#### TEXTE FOURNI
________________________
Dans une étude publiée dans la revue Science, des chercheurs du Karolinska Institutet décrivent les processus neuronaux qui permettent à la morphine de soulager la douleur. Ces informations sont précieuses, car ce médicament a des effets secondaires très graves.
La morphine est un analgésique puissant qui appartient au groupe des opioïdes. Elle bloque les signaux dans les voies de la douleur et augmente également la sensation de plaisir.
La morphine agit sur plusieurs voies de la douleur centrales et périphériques dans le corps, mais les processus neuronaux à l’origine du soulagement de la douleur n’ont pas encore été entièrement compris.
Des chercheurs ont étudié la manière dont la morphine soulage la douleur en utilisant plusieurs nouvelles approches expérimentales. Ils ont exposé des animaux de laboratoire à la morphine et ont ensuite réussi à « capturer » les neurones que la morphine activait chez les animaux. Cela a permis aux chercheurs d'identifier, de classer et de contrôler de manière synthétique les neurones des voies neuronales impliquées dans le soulagement de la douleur.
La morphine active un « ensemble morphinique »'
Les chercheurs ont découvert que la morphine affecte un ensemble sélectionné de neurones dans la partie du cerveau appelée médulla rostrale ventromédiale (RVM). Ensemble, ces neurones forment une sorte d'« ensemble morphinique ». Il s'agit d'un groupe de neurones dont le changement d'activité entraîne un soulagement de la douleur.
Lorsque les chercheurs ont inactivé de manière synthétique les neurones de ce groupe, ils ont complètement supprimé les effets de la morphine sur la douleur. Lorsqu'ils ont réactivé les neurones, ils ont pu recréer de la même manière le soulagement de la douleur.
Un type particulier de neurone relié à la moelle épinière joue un rôle central dans l'ensemble morphinique. Dans la moelle épinière, ces neurones se connectent à des neurones dits inhibiteurs qui ralentissent la signalisation de la douleur dans la moelle épinière et préviennent ainsi la douleur.
Médicament potentiellement dangereux
Lorsqu’elle est utilisée comme médicament dans le domaine de la santé, la morphine présente des effets secondaires potentiellement très graves en termes de dépendance, d’abus, de surdosage et de décès.
Il a été difficile de trouver des stratégies pour traiter la douleur sans déclencher ces effets secondaires dangereux.
Patrik Ernfors, professeur au département de biochimie médicale et de biophysique de l'Institut Karolinska et responsable de l'étude
Lui et ses collègues espèrent désormais qu’une connaissance plus approfondie du fonctionnement de la morphine dans l’organisme pourra contribuer à réduire les effets secondaires à l’avenir.
________________________
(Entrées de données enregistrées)
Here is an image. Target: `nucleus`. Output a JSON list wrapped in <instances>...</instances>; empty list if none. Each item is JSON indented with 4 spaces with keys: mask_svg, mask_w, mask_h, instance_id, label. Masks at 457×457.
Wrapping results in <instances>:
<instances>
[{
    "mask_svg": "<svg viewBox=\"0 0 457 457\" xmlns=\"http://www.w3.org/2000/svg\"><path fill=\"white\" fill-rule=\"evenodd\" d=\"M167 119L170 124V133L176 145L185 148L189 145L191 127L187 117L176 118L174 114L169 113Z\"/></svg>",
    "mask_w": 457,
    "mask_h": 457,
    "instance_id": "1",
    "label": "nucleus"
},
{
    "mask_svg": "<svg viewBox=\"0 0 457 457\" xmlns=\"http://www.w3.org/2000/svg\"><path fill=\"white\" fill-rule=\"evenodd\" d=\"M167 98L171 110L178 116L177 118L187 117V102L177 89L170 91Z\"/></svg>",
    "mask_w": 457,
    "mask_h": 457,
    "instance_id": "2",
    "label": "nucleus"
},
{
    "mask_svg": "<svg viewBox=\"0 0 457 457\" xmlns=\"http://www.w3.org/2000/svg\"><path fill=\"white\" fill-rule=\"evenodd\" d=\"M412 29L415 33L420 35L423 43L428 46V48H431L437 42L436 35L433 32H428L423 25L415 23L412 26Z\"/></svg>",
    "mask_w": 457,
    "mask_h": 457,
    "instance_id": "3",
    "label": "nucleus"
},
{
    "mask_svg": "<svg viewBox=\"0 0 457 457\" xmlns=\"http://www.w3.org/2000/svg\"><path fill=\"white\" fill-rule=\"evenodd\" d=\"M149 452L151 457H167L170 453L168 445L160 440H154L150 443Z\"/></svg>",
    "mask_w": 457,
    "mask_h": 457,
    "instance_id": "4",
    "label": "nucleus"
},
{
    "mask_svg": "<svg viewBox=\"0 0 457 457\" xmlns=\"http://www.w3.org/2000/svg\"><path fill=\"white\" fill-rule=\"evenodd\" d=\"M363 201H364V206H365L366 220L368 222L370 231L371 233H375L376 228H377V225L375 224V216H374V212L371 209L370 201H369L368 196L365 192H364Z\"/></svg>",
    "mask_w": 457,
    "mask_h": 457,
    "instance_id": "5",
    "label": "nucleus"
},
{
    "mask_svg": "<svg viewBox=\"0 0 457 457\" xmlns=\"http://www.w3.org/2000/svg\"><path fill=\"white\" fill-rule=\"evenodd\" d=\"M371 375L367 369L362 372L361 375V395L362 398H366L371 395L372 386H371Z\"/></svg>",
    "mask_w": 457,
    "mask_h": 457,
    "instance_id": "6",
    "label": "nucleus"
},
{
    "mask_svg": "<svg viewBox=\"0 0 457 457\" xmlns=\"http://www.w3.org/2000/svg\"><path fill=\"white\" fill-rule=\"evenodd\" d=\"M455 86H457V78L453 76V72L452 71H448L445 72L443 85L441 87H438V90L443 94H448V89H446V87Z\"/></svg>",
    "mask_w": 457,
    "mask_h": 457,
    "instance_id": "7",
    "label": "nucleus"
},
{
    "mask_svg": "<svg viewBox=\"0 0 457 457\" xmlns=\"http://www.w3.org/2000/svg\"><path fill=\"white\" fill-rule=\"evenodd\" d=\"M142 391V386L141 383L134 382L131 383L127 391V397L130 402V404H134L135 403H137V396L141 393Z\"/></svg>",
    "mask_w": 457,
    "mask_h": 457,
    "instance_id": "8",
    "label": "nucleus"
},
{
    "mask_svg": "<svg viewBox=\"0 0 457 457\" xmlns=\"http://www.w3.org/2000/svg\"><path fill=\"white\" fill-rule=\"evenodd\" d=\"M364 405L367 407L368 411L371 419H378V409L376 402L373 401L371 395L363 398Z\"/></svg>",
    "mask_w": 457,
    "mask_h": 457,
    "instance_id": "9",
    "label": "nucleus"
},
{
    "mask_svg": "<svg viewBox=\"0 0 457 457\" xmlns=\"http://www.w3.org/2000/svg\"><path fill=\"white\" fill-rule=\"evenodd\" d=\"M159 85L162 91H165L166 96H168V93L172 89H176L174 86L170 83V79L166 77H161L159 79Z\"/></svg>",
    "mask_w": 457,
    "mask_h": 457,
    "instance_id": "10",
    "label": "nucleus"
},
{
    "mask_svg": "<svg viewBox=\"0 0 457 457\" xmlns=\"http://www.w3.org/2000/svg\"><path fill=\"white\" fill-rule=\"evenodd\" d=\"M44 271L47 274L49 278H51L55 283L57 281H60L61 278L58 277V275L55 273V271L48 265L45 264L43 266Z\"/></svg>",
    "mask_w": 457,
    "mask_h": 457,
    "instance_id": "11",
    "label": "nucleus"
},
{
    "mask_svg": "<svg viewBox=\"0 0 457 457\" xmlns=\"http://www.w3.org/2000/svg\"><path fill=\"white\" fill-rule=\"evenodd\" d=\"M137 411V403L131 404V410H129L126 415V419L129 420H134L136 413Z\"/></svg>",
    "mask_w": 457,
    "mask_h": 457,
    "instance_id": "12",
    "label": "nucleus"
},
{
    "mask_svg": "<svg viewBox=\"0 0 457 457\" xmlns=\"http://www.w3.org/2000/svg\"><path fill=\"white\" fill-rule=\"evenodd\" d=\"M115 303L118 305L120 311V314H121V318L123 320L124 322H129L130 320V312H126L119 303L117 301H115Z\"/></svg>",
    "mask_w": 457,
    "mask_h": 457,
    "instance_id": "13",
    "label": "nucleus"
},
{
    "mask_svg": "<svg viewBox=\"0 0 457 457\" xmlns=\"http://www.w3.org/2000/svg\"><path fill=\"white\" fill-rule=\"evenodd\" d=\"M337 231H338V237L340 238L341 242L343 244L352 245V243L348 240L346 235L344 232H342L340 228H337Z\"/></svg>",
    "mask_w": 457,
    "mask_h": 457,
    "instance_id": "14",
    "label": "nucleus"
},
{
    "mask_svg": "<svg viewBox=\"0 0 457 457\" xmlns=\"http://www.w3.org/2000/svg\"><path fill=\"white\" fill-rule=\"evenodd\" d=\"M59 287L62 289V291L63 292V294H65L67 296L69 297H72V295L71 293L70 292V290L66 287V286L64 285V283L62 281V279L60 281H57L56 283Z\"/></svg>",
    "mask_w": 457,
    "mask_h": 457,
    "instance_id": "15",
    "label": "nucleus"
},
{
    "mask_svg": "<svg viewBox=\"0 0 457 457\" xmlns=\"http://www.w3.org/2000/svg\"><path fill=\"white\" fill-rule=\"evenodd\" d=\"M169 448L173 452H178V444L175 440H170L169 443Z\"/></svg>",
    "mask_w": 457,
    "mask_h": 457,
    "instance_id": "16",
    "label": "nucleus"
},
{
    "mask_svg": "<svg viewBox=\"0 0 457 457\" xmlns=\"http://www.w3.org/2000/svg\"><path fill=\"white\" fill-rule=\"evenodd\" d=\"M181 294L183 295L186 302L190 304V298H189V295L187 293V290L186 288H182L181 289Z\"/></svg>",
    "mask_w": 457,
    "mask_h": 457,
________________________
#### TRAVAIL DEMANDÉ
Recopiez mot pour mot le passage du texte sur la morphine qui commence par « Des chercheurs ont » et se poursuit jusqu'à « un soulagement de la douleur. ».

#### RÉSULTAT PRODUIT
Des chercheurs ont étudié la manière dont la morphine soulage la douleur en utilisant plusieurs nouvelles approches expérimentales. Ils ont exposé des animaux de laboratoire à la morphine et ont ensuite réussi à « capturer » les neurones que la morphine activait chez les animaux. Cela a permis aux chercheurs d'identifier, de classer et de contrôler de manière synthétique les neurones des voies neuronales impliquées dans le soulagement de la douleur.
La morphine active un « ensemble morphinique »'
Les chercheurs ont découvert que la morphine affecte un ensemble sélectionné de neurones dans la partie du cerveau appelée médulla rostrale ventromédiale (RVM). Ensemble, ces neurones forment une sorte d'« ensemble morphinique ». Il s'agit d'un groupe de neurones dont le changement d'activité entraîne un soulagement de la douleur.